#### [EXCERPTED DATA]
**********
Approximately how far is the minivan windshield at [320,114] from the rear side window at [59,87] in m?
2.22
**********
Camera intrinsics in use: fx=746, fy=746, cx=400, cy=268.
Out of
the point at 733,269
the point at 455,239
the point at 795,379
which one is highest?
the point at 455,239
**********
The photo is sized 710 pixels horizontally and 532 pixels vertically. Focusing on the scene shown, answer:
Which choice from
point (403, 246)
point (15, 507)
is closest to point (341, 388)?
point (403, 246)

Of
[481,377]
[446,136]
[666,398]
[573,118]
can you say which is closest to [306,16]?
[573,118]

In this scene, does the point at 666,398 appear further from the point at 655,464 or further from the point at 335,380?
**********
#### [STATED GOAL]
Pick out every line of the records above that contains the word "closest", and copy each of those lines in full.

#### [CORRECT ANSWER]
is closest to point (341, 388)?
can you say which is closest to [306,16]?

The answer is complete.